O'Neill is no Martin McGuinness but there is a sense of her growing into the job. The sceptics might see it as "just for the optics" but she appears to have developed a businesslike and relatively cordial relationship with First Minister Arlene Foster, which is important if the new administration is to succeed.

Newry and Armagh MLA Conor Murphy is at the centre of the current storm over the Paul Quinn murder. But as finance minister it must be said he carries authority and presence in the Executive.

He had some other problems, however. As regional development minister his department lost a costly high-profile discrimination case after he appointed a Catholic as chairman of Northern Ireland Water ahead of four Protestant candidates. Sinn Féin also lost an £80,000 libel case in relation to a director of Northern Ireland Water who Murphy sacked.

Newly appointed Communities Minister Deirdre Hargey barely had her feet under the desk before Fianna Fáil leader Micheál Martin was complaining about her appointment. The West Belfast MLA was in Magennis's bar in central Belfast the night in January 2005 when Robert McCartney was stabbed and beaten to death.

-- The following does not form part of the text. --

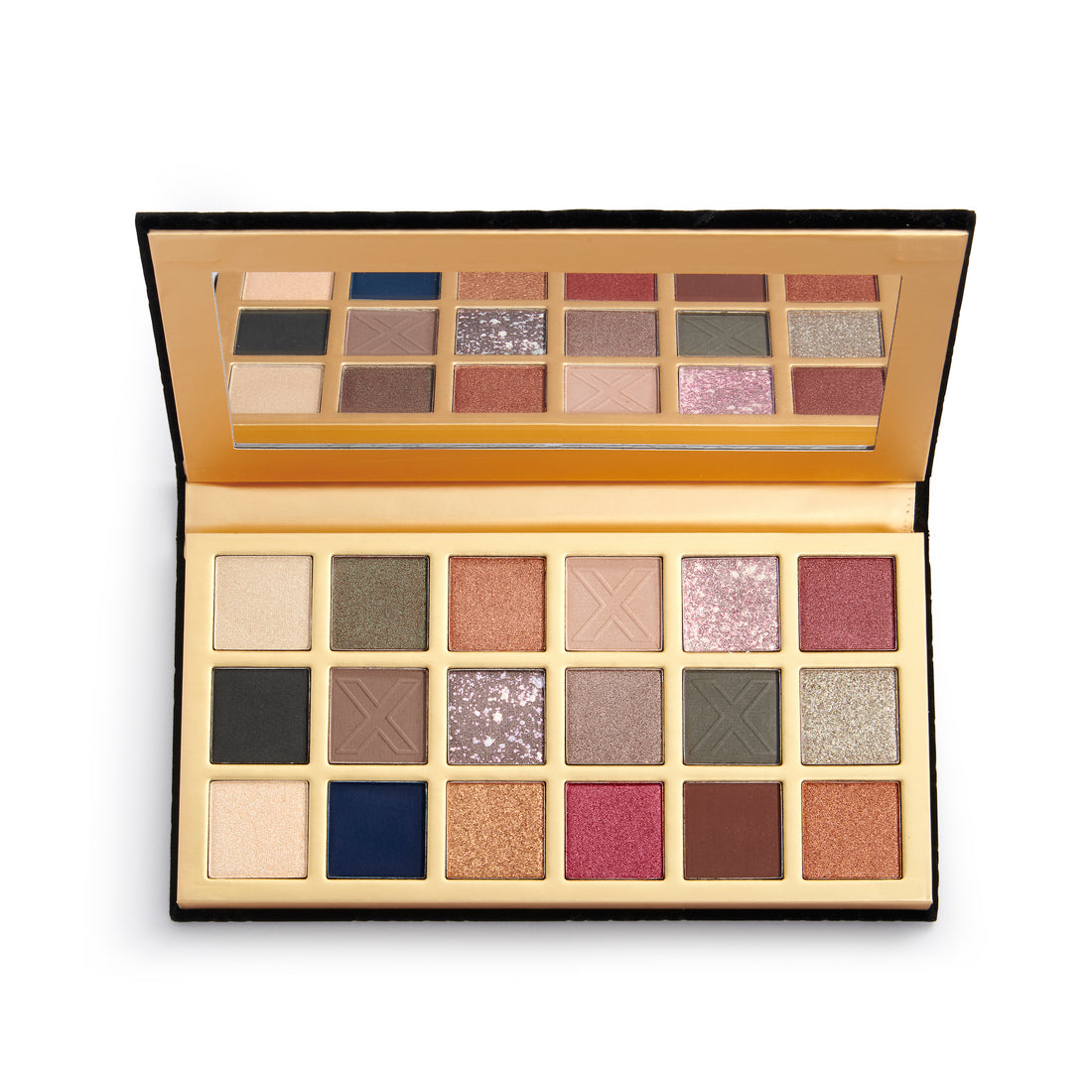 XX Revolution LuXX Eyeshadow Palette Midnight LuXX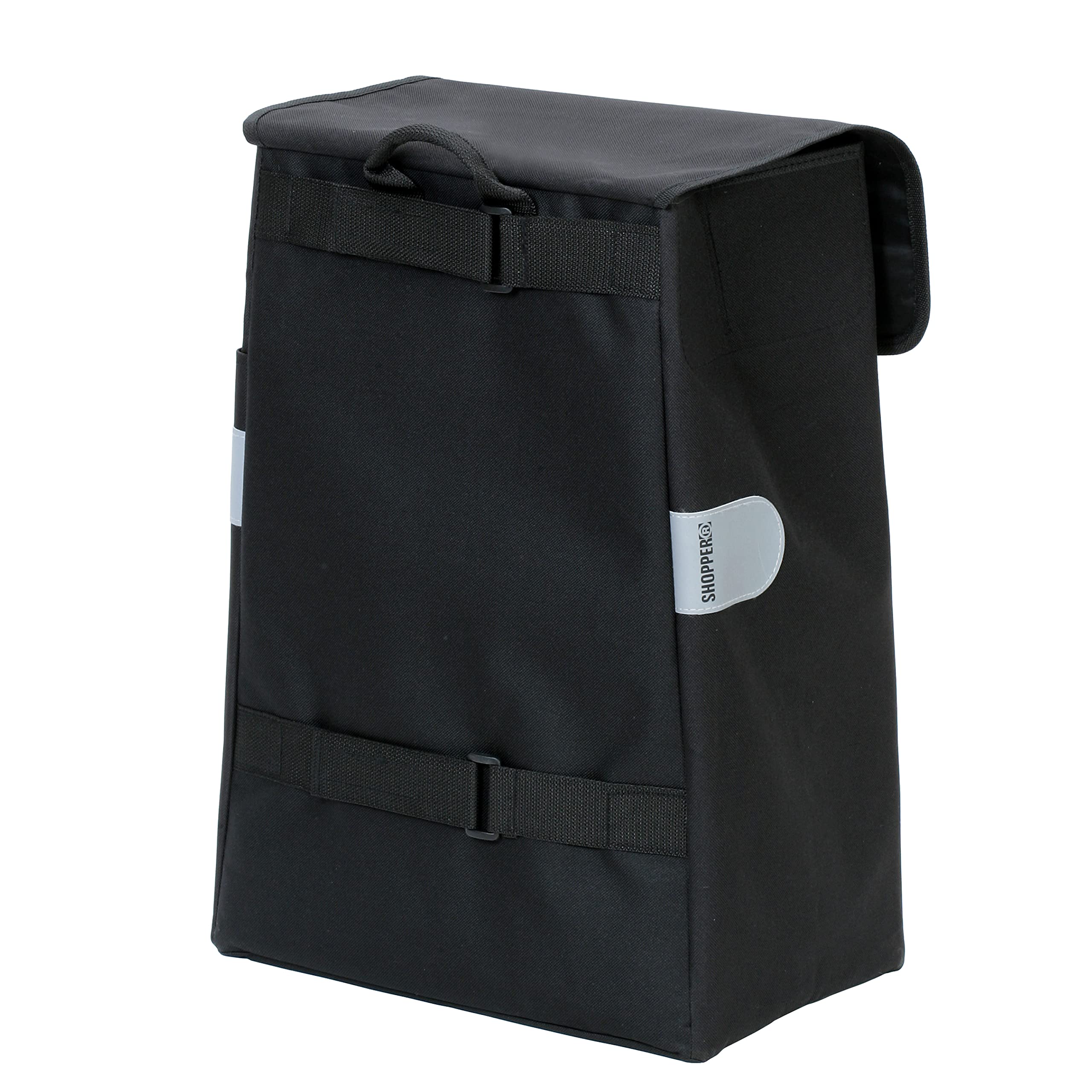 ANDERSEN Einkaufstrolley - Scala Shopper Hente grau 36 L Einkaufswagen,nachhaltig,Thermo, klappbar, leichtgängig, leise Räder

Martin said the appointment of Hargey – who claimed she saw nothing of the incident and had co-operated with the police investigation – showed Sinn Féin had no “real contrition” for the killing.

While these incidents often put Sinn Féin ministers in the headlines for the wrong reasons, the Executive functioned tolerably well, when it was sitting. But there was a feeling that a lot more could have been done.

Northern Ireland is still transitioning from the past and that continues to thwart useful politics.The “peace walls” remain up because the dangers and divisions that created them haven’t gone away, you know.